Bu kitap gariptir, yazan biçare gariptir, yazılan gariptir, okuyan garip,
Gaybdan zamansız sözlerin resmini çizmek, bu meselenin nihayetidir.
"Sevgili", İslam gariptir, dedikten sonra gariplik artık gariptir.

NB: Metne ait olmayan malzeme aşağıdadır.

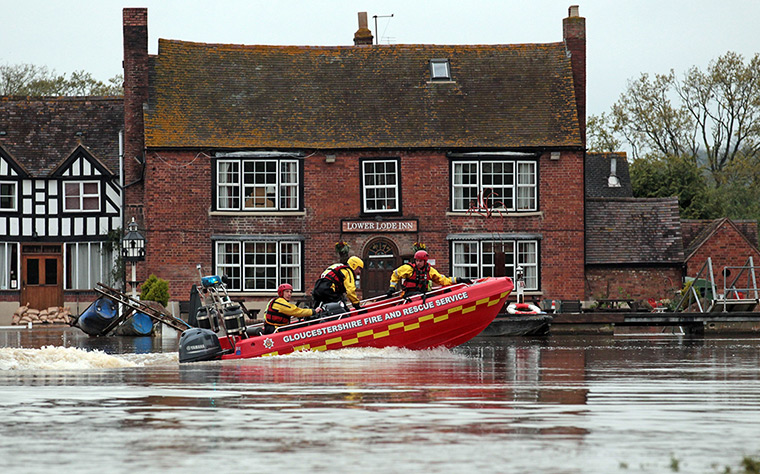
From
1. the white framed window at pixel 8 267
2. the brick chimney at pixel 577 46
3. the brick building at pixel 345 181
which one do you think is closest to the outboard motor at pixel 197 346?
the brick building at pixel 345 181

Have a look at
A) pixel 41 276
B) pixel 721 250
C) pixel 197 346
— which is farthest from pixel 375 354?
pixel 41 276

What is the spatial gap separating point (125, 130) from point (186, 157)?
10.4 feet

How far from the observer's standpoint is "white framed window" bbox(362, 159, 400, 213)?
132 ft

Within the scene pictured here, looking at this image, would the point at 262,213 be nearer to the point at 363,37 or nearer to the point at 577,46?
the point at 363,37

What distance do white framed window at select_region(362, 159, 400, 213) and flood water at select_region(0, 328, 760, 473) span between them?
2058 centimetres

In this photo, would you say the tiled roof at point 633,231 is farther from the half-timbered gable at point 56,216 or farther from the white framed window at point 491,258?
the half-timbered gable at point 56,216

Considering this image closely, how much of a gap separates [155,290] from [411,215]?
8754 millimetres

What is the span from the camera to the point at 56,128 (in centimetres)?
4541

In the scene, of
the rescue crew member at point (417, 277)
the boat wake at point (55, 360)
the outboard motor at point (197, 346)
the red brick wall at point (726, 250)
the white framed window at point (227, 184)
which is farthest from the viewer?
the red brick wall at point (726, 250)

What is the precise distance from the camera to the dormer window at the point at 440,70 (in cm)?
4181

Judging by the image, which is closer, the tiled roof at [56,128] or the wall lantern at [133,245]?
the wall lantern at [133,245]

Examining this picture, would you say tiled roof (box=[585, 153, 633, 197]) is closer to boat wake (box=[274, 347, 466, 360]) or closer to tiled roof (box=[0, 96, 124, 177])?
tiled roof (box=[0, 96, 124, 177])

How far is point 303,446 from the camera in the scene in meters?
8.96

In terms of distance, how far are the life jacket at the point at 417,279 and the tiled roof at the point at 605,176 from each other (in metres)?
32.2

Yaratılmamışı, yaratılmışla bilmek,
Dünyada olmayanı dünyadakiyle anlatmak,
Bu dünyada olmayan,
Rengi, kokuyu, tadı idrak meselenin merkezidir.
Er kişi işi odur ki;
Bu mesele için,
Ne kadar ayna varsa o kadar yansıma vardır, der ve susar!
Aynanın "yakin" olması "aynaya sürülen sır kadardır", der ve susar!
Aynam ne kadarsa yansımam o kadar, der ve susar!
Aynadaki tedbir perdesini yırtıp, "rıza" ile aynayı boyamaktır, der ve susar!
Aynalardaki yansımalar ne kadar çoksa da seyredilen tektir, der ve susar!
Ayna balçıktan yoğrulmuştur, der ve susar!
Ayna tüm mahlûkatın önünde secde ettiğidir, der ve susar!
Aynanın en "sır", en "ilk", en "son" olanı Ahmet'tir, der ve susar!
Mesele "kör" olanın ayna yapması,
"Ölüler pazarında", "dirilere" satmasıdır,
Mesele pazarda -bir garip kişinin-
"Derdin", "pahası" aşktır diye yaygara yapmasıdır.